FIG. 1 is a diagram showing a control flow for implementing a method for rolling a seamless steel pipe according to the present invention.

FIG. 2 is a diagram showing an example of an outer diameter change in a shaft length direction on a mandrel mill exit side when a gap adjustment is not performed on an outer diameter reducing stand without applying the method of the present invention.

FIG. 3 is a diagram showing an example of an outer diameter change in an axial direction on a mandrel mill exit side when a gap is adjusted in an outer diameter reducing stand by applying the method of the present invention.

FIG. 4 is a diagram showing the results of examining the outer diameter distribution of a hollow shell after elongation rolling when the method of the present invention is applied (■) and not applied (□).
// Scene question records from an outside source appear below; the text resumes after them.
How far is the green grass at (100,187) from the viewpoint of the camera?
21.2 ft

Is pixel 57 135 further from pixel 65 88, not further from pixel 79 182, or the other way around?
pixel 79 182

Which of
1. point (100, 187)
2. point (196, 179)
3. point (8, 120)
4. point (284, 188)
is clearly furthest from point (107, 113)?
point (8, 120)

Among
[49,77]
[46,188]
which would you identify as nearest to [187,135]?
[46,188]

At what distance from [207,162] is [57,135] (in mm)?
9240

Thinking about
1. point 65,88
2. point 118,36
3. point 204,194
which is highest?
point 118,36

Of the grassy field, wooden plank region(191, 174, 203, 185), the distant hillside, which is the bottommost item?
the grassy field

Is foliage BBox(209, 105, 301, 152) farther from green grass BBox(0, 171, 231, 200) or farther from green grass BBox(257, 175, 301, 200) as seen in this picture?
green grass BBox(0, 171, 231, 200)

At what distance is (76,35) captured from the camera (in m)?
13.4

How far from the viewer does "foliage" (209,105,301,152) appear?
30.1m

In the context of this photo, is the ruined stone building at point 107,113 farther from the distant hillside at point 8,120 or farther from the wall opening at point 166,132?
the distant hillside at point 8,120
FIG. 5 is a view showing a process of manufacturing a seamless steel pipe by a Mannesmann mandrel mill method.

[Explanation of symbols]

 Reference Signs List 3 drilling machine 4 mandrel mill 11 outer diameter reducing stand 12 outer diameter measuring device 14 control device 14a roll gap driving device

Claims (1)

[Claims] 1. A method for rolling a seamless steel pipe by a mandrel mill in which an outer diameter reducing stand for reducing the outer diameter of a hollow shell drilled by a drilling machine is arranged close to an inlet side.
Measure the outside diameter of the rolled material on the exit side of the mandrel mill,
A method for rolling a seamless steel pipe, comprising: adjusting a roll gap of the outer diameter reducing stand to a range in which a stripping defect determined in advance by experiment is not generated based on the measurement result.